Second nature to Mika, community engagement and cultural protocols have become a standard business practice.
For example, before embarking on a project in a new community, NWCS will follow the stipulated protocols.
In many cases this requires seeking endorsement from Councils and Elders as well as teaming up with government funded bodies responsible for supporting local people into jobs through the Community Development Programme.
Frank explains: "Organisations such as Job Pathways support us by introducing us to potential staff, interviewing them and signing contracts.

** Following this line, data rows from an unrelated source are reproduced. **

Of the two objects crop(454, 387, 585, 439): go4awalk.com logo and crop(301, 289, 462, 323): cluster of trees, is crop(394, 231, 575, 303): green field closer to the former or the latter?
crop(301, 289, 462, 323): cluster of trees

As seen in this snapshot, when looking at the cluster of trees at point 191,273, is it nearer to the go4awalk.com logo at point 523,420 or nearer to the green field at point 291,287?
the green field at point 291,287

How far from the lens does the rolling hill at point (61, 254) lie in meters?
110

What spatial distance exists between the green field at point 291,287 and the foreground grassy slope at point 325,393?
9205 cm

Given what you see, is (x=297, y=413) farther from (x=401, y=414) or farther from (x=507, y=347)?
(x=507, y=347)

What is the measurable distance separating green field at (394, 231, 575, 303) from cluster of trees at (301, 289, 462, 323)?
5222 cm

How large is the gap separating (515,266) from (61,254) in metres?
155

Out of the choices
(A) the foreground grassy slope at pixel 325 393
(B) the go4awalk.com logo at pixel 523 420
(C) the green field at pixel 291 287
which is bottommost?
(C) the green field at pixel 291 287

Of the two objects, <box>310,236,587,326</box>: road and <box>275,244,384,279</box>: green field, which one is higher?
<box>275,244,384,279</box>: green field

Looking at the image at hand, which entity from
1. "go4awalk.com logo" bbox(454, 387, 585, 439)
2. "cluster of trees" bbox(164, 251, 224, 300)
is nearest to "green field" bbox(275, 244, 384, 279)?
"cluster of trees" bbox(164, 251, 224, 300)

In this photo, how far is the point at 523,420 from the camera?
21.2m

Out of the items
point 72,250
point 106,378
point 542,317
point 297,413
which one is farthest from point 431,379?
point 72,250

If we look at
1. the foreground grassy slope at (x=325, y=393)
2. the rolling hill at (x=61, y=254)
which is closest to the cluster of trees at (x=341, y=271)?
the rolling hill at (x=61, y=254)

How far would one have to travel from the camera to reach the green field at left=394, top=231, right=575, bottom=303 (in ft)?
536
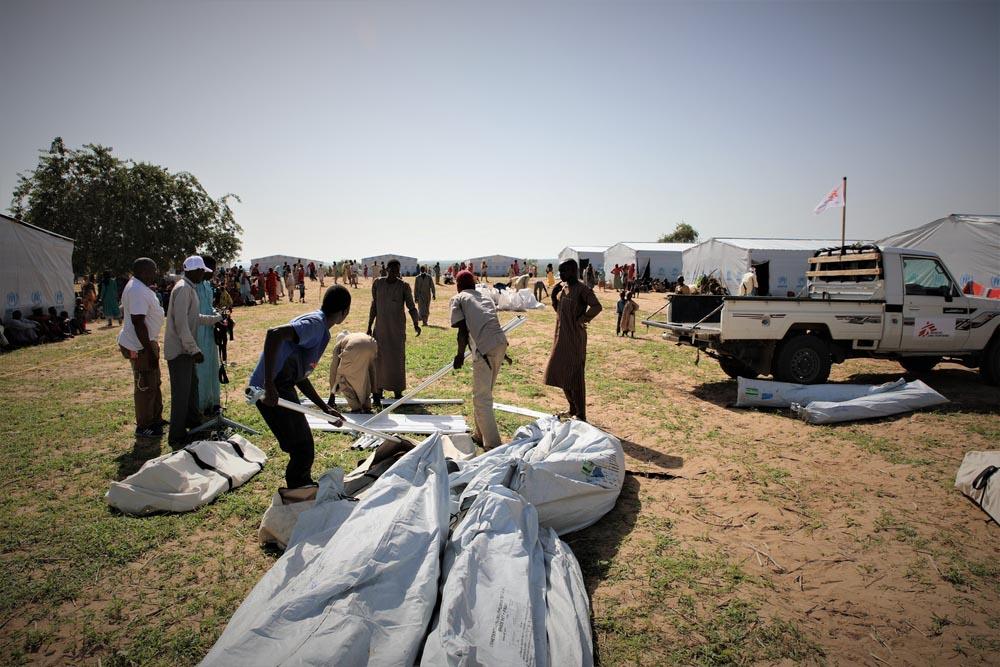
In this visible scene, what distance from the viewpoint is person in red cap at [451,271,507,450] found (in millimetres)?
4816

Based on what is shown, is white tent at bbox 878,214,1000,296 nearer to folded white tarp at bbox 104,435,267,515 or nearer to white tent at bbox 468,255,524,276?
folded white tarp at bbox 104,435,267,515

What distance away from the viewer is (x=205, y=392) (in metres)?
5.57

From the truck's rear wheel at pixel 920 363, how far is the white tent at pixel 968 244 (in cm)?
616

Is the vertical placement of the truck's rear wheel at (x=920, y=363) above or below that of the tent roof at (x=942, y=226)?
below

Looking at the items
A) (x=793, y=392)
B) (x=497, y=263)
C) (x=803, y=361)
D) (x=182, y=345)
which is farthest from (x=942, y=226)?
(x=497, y=263)

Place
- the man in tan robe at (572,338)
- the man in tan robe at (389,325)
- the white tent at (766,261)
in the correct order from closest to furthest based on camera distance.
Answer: the man in tan robe at (572,338)
the man in tan robe at (389,325)
the white tent at (766,261)

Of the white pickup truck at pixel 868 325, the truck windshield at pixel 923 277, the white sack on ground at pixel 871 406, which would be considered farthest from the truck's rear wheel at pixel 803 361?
the truck windshield at pixel 923 277

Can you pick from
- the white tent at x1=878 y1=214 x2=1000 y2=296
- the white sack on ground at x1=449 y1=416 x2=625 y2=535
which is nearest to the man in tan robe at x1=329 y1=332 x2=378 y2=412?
the white sack on ground at x1=449 y1=416 x2=625 y2=535

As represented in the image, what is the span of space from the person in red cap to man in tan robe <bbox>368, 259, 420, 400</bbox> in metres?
1.85

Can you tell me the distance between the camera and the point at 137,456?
4.69 m

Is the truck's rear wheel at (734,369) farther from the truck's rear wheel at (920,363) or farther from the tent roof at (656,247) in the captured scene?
the tent roof at (656,247)

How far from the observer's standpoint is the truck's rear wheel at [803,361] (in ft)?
23.8

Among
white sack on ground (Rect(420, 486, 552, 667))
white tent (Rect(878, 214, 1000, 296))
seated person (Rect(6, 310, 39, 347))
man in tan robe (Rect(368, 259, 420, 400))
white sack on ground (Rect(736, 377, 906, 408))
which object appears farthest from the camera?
white tent (Rect(878, 214, 1000, 296))

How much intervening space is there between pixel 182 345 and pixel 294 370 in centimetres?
226
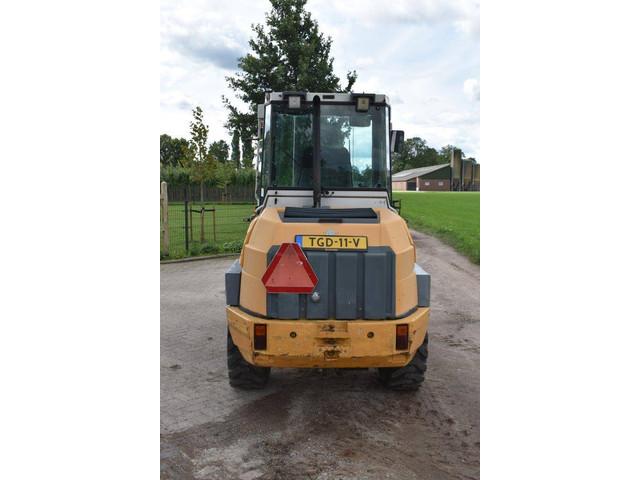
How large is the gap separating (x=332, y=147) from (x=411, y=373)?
2243 millimetres

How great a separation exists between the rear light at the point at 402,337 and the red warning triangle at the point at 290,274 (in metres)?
0.77

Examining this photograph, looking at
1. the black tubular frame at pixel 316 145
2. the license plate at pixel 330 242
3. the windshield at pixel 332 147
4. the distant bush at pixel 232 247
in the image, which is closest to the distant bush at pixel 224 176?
the distant bush at pixel 232 247

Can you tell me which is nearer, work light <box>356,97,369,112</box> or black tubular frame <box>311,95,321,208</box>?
black tubular frame <box>311,95,321,208</box>

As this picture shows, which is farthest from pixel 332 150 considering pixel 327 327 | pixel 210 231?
pixel 210 231

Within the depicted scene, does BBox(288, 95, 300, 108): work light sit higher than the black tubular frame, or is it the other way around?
BBox(288, 95, 300, 108): work light

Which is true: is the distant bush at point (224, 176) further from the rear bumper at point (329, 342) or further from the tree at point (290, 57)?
the rear bumper at point (329, 342)

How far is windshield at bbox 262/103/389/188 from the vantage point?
16.1 ft

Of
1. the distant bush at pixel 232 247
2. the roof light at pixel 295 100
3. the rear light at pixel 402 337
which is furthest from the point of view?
the distant bush at pixel 232 247

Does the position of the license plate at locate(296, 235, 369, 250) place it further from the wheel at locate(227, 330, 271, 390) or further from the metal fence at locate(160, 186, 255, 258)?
the metal fence at locate(160, 186, 255, 258)

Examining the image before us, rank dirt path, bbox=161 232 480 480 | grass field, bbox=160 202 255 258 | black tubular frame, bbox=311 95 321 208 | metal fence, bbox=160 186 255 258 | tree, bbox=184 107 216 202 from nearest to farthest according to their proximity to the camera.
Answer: dirt path, bbox=161 232 480 480 → black tubular frame, bbox=311 95 321 208 → metal fence, bbox=160 186 255 258 → grass field, bbox=160 202 255 258 → tree, bbox=184 107 216 202

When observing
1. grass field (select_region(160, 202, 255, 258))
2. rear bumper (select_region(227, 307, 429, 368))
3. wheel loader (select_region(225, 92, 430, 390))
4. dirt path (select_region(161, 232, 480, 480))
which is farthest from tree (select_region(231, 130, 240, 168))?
rear bumper (select_region(227, 307, 429, 368))

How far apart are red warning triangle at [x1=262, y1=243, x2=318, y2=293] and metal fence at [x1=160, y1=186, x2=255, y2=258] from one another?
681 cm

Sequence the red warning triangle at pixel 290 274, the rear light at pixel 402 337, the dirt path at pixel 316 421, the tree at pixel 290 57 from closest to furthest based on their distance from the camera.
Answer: the dirt path at pixel 316 421, the red warning triangle at pixel 290 274, the rear light at pixel 402 337, the tree at pixel 290 57

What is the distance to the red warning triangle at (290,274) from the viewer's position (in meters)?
3.90
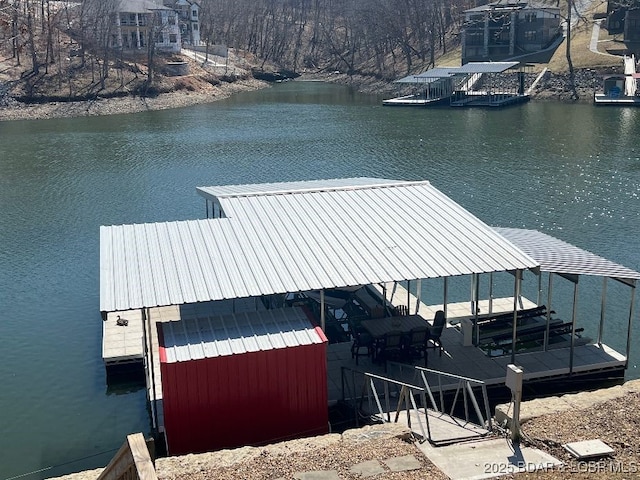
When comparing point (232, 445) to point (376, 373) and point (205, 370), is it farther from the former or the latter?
point (376, 373)

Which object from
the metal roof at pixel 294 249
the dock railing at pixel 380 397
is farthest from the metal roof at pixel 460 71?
the dock railing at pixel 380 397

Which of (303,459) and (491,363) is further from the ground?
(303,459)

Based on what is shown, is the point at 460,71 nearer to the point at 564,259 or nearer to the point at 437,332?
the point at 564,259

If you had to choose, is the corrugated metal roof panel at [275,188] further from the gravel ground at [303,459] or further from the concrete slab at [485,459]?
the concrete slab at [485,459]

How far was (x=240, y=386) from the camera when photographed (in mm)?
13609

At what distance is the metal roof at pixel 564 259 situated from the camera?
16.4m

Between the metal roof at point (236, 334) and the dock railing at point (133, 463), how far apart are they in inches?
155

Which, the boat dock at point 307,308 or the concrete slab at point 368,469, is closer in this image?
the concrete slab at point 368,469

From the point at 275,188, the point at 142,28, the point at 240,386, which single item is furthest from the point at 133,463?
the point at 142,28

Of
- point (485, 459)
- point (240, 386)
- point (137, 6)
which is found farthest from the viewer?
point (137, 6)

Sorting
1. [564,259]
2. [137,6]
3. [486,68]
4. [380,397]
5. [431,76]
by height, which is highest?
[137,6]

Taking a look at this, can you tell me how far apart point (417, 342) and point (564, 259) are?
410 centimetres

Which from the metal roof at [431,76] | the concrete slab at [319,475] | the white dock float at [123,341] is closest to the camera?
Result: the concrete slab at [319,475]

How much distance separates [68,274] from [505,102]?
56.8 metres
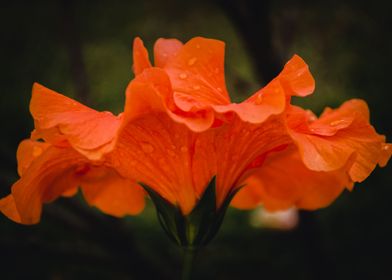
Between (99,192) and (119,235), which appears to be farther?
(119,235)

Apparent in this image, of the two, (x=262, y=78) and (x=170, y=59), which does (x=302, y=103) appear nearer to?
(x=262, y=78)

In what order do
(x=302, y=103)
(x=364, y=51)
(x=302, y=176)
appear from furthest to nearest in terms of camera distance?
(x=302, y=103)
(x=364, y=51)
(x=302, y=176)

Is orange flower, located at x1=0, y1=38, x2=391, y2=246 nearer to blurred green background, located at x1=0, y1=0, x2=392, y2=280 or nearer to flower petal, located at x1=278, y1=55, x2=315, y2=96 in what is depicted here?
flower petal, located at x1=278, y1=55, x2=315, y2=96

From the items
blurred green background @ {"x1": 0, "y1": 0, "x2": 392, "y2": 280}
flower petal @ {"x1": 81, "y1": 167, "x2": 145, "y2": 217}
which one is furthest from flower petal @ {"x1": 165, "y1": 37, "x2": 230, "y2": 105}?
blurred green background @ {"x1": 0, "y1": 0, "x2": 392, "y2": 280}

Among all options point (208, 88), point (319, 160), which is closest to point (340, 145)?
point (319, 160)

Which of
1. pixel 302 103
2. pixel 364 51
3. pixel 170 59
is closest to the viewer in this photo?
pixel 170 59

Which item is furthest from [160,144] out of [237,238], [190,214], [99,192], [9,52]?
[9,52]
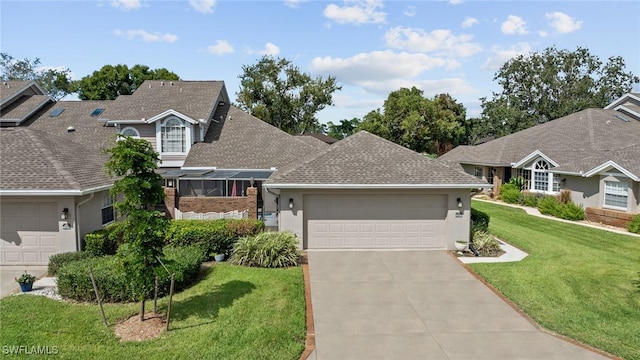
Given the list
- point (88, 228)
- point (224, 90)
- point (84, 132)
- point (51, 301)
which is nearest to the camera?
point (51, 301)

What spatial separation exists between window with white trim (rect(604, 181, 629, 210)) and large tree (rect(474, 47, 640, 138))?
104 feet

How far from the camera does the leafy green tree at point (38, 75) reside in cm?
5725

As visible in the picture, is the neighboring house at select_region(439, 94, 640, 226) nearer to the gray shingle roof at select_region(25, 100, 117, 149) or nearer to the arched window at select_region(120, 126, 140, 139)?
the arched window at select_region(120, 126, 140, 139)

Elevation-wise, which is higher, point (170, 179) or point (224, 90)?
point (224, 90)

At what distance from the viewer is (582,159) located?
25.6m

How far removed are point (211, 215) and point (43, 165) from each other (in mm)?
6625

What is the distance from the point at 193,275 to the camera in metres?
11.9

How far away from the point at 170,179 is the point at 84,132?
29.4ft

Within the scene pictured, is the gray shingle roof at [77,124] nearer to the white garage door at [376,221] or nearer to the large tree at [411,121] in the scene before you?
the white garage door at [376,221]

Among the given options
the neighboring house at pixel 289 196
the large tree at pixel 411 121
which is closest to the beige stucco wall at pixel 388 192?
the neighboring house at pixel 289 196

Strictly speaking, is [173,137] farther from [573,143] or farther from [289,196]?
[573,143]

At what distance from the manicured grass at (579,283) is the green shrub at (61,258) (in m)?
12.6

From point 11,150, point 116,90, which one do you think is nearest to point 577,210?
point 11,150

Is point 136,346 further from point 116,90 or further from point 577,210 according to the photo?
point 116,90
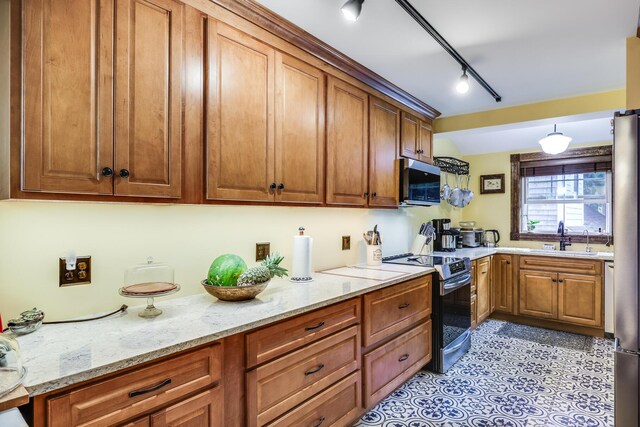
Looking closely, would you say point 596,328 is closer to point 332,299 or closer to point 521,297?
point 521,297

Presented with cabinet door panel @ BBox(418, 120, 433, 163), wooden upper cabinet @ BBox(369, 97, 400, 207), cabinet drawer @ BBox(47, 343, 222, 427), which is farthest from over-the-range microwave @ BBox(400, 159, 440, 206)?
cabinet drawer @ BBox(47, 343, 222, 427)

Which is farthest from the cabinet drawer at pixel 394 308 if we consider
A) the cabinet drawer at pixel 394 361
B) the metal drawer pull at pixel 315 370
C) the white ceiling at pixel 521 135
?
the white ceiling at pixel 521 135

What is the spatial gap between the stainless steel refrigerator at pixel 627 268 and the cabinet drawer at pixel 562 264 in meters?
2.78

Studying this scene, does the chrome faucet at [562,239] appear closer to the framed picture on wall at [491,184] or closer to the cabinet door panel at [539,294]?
the cabinet door panel at [539,294]

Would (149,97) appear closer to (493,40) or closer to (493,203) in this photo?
(493,40)

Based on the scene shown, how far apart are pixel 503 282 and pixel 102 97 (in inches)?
174

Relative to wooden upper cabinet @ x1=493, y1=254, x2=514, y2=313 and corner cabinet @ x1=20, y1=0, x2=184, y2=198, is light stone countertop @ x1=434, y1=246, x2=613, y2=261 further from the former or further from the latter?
corner cabinet @ x1=20, y1=0, x2=184, y2=198

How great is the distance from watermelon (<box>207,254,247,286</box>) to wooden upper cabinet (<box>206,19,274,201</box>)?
0.32 meters

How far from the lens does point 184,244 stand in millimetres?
1864

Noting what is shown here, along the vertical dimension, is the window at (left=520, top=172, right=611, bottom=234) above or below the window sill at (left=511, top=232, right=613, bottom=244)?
above

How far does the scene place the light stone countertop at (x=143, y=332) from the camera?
3.28ft

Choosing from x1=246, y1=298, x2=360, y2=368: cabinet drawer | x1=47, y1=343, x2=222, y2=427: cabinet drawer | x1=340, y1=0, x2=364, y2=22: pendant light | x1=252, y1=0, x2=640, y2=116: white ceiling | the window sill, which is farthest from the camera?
the window sill

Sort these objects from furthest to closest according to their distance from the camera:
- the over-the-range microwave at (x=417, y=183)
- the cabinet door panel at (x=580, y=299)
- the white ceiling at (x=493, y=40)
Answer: the cabinet door panel at (x=580, y=299)
the over-the-range microwave at (x=417, y=183)
the white ceiling at (x=493, y=40)

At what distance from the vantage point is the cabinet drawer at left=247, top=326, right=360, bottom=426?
4.82ft
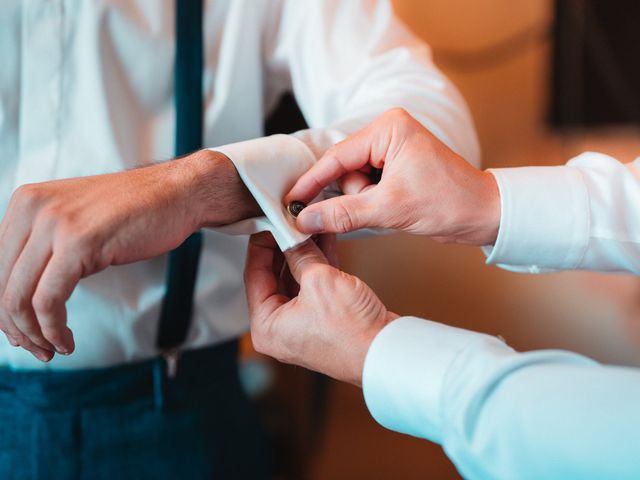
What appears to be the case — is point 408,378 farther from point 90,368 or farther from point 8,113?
point 8,113

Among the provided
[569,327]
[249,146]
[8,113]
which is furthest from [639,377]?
[569,327]

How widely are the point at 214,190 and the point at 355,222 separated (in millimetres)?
123

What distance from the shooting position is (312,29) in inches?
30.0

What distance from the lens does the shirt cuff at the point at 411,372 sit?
490 millimetres

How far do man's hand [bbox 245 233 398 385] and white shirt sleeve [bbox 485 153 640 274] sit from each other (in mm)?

“This approach has a positive impact on local residents because the opportunity to try new trades allows them to accumulate skills in different areas and gives them a wonderful grounding to apply for future jobs.”
Mika adds: “We then provide references and referrals after a project is completed.”
When asked about the approach to deliver on the contracts, Mika noted, “We engage local people wherever we can and are proud to be Supply Nation Certified, an accreditation recognising that we are a majority owned and managed Aboriginal business."
Tony adds, “NWCS are dedicated to engaging and training indigenous labourers from each community they work in and, with our support, have steadfastly adopted new skills as projects called for them, expanding their services to include a host of valuable trades.”
Recent projects include the Dampier Community Hub and Kununurra Renal Clinic, in addition to the Department of Communities contracts.